When faced with a crisis, will your organization have the capacity to be ‘nimble’ in its response? And can you know in advance whether it will?

The photo above, which I captured four years ago (children's faces blurred for privacy), was taken at a school during an actual campus threat.

Recognize that this image, which shows children huddled together under tables, their bags scattered where they'd left them, is barely a hint of the full sensory overload experienced in such situations. Try to imagine the barrage of sounds and sensations - helicopters circling just overhead, vehicles arriving with sirens wailing, dozens of responders yelling into radios, terrified kids glancing back and forth for signs of reassurance, and teachers and administrators each grasping to understand the crisis they're suddenly confronting.

The word ‘crisis’ has Latin roots, drawn from words that mean ‘turning point’. A crisis is therefore a change in course; of perhaps a course of events, of expected outcomes, or otherwise.

For this school, the pictured event was by all measures a turning point. As far as crises go, campus threat scenarios are among the most high-intensity because of how they unfold and how divergent they are from 'normal'. They are events for which the operational actions of individuals have as much an influence on the course of outcomes as do any strategic actions and decisions made at the organizational level.

Thankfully, although the perpetrator was not apprehended, there were only minor injuries sustained by a staff member who had engaged them. And among the incredible acts of heroism that were gradually captured in the stories that followed, so was the realization that it was not the quality or accuracy of plans and policies that got the school safely through this event. Rather, it was the adaptability and split-second decision making of individuals who felt empowered to act.

We often place undue faith in plans, SOPs, and frameworks, equating their existence with 'capacity'. In doing so we underestimate the degree to which scenario variability can render such plans inadequate, and downplay the extent to which the 'human factors' of response can serve as hidden obstacles or superpowers.

Crises, and their associated uncertainty, knock us out of our comfort zones. Faced with a threat or challenge, whether physical, mental, or emotional, our bodies respond by tapping evolutionary defenses, namely by releasing a surge of adrenaline. The experience is unique to the individual, and generally includes changes in perception, thinking, and behavior.

Years before the pictured event, my wife and I had been the target of a random shooter. As a rapid succession of bullets created tiny bursts of dust on the pavement and in the leaves around us, we acquired what we both experienced to be ‘super-human speed and endurance’. Maybe nothing about our abilities actually changed, but that day we both felt as if we could have taken Usain Bolt in a sprint. Whatever it was, it worked in bringing that crisis to a desirable outcome, though only later could we fully appreciate the danger we'd dealt with or the decisions we had made.

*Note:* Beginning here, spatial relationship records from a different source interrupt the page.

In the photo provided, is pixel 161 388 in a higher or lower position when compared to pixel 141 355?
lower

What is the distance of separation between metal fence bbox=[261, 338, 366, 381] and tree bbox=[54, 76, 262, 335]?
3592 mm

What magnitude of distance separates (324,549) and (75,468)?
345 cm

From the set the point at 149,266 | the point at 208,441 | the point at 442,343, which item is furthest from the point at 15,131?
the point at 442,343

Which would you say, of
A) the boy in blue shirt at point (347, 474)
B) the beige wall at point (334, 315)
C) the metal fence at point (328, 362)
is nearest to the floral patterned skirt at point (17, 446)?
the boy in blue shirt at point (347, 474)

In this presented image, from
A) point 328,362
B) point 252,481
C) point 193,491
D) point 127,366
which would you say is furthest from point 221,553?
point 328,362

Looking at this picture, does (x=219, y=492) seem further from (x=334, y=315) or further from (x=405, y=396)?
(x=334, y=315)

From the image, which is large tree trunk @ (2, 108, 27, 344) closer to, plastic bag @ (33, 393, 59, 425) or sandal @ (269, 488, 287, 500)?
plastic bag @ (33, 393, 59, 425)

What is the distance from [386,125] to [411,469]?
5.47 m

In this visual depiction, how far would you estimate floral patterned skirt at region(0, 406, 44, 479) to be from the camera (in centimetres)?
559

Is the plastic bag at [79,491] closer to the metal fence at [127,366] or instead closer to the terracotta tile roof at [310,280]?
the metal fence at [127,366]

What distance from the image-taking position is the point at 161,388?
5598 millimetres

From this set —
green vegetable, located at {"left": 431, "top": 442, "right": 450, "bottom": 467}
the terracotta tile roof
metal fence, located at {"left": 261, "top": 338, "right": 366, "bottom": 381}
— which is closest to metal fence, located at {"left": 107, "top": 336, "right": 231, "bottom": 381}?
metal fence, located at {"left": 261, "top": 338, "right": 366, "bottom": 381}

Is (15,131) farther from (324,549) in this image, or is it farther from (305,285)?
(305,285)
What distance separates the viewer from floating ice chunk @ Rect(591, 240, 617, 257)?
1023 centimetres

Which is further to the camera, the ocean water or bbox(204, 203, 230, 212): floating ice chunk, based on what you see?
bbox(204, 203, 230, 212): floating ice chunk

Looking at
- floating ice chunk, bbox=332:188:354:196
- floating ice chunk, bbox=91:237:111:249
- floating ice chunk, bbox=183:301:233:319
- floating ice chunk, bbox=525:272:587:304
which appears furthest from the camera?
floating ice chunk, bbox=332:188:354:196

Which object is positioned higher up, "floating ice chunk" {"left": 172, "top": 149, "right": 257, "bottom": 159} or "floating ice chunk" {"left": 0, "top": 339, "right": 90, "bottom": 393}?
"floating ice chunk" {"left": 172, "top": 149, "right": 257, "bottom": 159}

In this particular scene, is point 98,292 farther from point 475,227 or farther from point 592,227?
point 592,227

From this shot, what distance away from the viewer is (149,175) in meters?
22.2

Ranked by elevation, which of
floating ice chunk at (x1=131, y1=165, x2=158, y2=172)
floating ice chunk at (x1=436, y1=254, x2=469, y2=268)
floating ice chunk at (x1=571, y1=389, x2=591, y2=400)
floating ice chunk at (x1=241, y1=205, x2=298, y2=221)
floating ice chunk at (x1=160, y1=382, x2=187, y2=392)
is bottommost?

The day of the lockdown, this adrenaline surge resulted in more of a ‘caged’ feeling for me, something I later attributed to possessing only limited knowledge of my expected role in steering that crisis (given that I was parent, and thus an 'outsider' to the organization and its plans and procedures).

As calm as the children might seem, they too were affected in differing ways by this chemical process. Among those near me, I witnessed one child soil themselves and another calmly asking the child next to them, “do you think it’ll hurt when we get shot?” Yet they did exactly as they'd been instructed to do.

The teachers, who were also terrified, understood in that moment the scale and scope of their responsibility. And in accepting what they believed to be their charge (despite never having experienced an actual workplace violence event previously), transcended that fear in order to keep the kids calm while they waited for the situation to evolve.

I witnessed first hand that these teachers received no external instruction for most of the incident, and they were operating on very incomplete information. They felt empowered to 'do the right thing', even though this event was very different from what they had exercised in all previous drills.

I have little doubt that, as the adults in that room, we each would have done heroic things to protect those kids had the perpetrator burst in (in addition to the threat to myself, I had three kids at the school that day – two there with me in the cafeteria (pictured)). And I add this not as some curiosity or even boast, but rather because it became highly relevant a few weeks ago when I received the following warning by text message (omitting details on the institution):

“Active Threat: Report of Armed Assailant at [removed]. MALE PUSHING WHEELCHAIR AND HOLDING A RIFLE. This is not a drill: Initiate immediate protective actions. If confronted, RUN, HIDE, FIGHT.”

Try to imagine the deserved praise that would be heaped on any hero who selflessly confronted such a threat, especially on a school campus but true anywhere.

It would be well deserved, because that rifle presented a clear threat to their own safety. I hope I would have had the courage to do so myself, or that a group of us would have acted together to do so. I wasn't anywhere near where the area described, but could imagine what those nearby must have been thinking.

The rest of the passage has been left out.